The missing fossils argument; all gaps are real (Introduction)

by David Turell @, Tuesday, August 29, 2023, 14:46 (246 days ago) @ David Turell

New discoveries in a known Cambrian animal:

https://www.cell.com/current-biology/fulltext/S0960-9822(23)01065-5?dgcid=raven_jbs_aip...

"Highlights:

"CT imaging clarifies head structure in the Cambrian stem-group euarthropod Kylinxia

"Kylinxia has three eyes and four pairs of biramous head limbs

"The six-segmented head of living arthropods dates to shared ancestry with Kylinixia

"Phylogeny supports homology of frontal appendages across stem-group arthropods (my bold)

"The early Cambrian Kylinxia zhangi occupies a pivotal position in arthropod evolution, branching from the euarthropod stem lineage between radiodonts (Anomalocaris and relatives) and “great-appendage” arthropods. Its combination of appendage and exoskeletal features is viewed as uniquely bridging the morphologies of so-called “lower” and “upper” stem-group euarthropods. Microtomographic study of new specimens of Kylinxia refines and corrects previous interpretation of head structures in this species. Phylogenetic analyses incorporating new data reinforce the placement of Kylinxia in the euarthropod stem group but support new hypotheses of head evolution. The head of Kylinxia is composed of six segments, as in extant mandibulates, e.g., insects.
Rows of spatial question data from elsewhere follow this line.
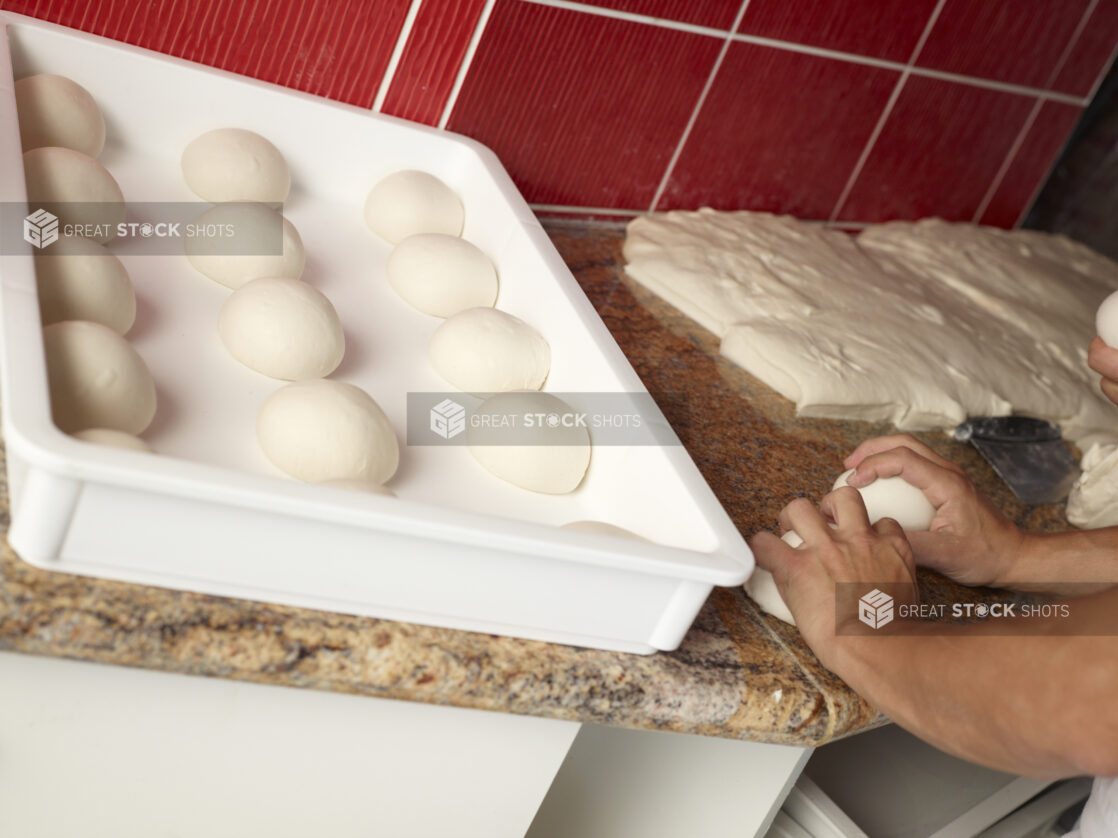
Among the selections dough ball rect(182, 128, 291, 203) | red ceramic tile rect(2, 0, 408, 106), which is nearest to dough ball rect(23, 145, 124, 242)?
dough ball rect(182, 128, 291, 203)

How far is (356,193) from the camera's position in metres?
1.33

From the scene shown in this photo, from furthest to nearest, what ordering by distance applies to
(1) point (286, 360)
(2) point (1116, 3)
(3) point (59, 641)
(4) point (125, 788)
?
(2) point (1116, 3), (1) point (286, 360), (4) point (125, 788), (3) point (59, 641)

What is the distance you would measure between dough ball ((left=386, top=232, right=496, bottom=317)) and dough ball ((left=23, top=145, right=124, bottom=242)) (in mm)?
316

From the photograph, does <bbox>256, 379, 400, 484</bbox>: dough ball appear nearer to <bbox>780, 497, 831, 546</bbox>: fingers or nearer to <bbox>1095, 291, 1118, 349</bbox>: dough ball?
<bbox>780, 497, 831, 546</bbox>: fingers

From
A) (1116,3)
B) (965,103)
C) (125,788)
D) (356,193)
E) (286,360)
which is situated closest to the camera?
(125,788)

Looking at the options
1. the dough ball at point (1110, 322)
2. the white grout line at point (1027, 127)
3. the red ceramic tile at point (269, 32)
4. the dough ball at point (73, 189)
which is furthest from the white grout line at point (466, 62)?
the white grout line at point (1027, 127)

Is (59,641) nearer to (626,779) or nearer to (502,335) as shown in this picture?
(502,335)

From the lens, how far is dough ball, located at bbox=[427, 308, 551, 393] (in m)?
1.06

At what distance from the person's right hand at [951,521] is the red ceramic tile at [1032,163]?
1.51 metres

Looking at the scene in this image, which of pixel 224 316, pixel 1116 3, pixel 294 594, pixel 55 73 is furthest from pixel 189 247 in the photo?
pixel 1116 3

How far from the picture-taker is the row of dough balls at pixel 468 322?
38.9 inches

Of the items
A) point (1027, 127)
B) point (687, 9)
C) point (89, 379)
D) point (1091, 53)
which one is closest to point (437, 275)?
point (89, 379)

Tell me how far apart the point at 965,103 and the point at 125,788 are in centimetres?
205

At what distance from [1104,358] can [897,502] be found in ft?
1.15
In Kylinxia, these are an anterior sclerite associated with an unpaired median eye and paired lateral eyes (thus three rather than five eyes as was previously described ), deutocerebral frontal-most appendages, and four pairs of biramous appendages (rather than two pairs of uniramous appendages). Phylogenetic trees suggest that a six-segmented head in the euarthropod crown group was already acquired by a common ancestor with Kylinxia. The segmental alignment and homology of spinose frontal-most appendages between radiodonts and upper stem-group euarthropods is bolstered by morphological similarities and inferred phylogenetic continuity between Kylinxia and other stem-group euarthropods."[/b] (my bold)

Comment: An early stem group is further described with three eyes. Such complexity with no precursors is typical of the Cambrian Explosion.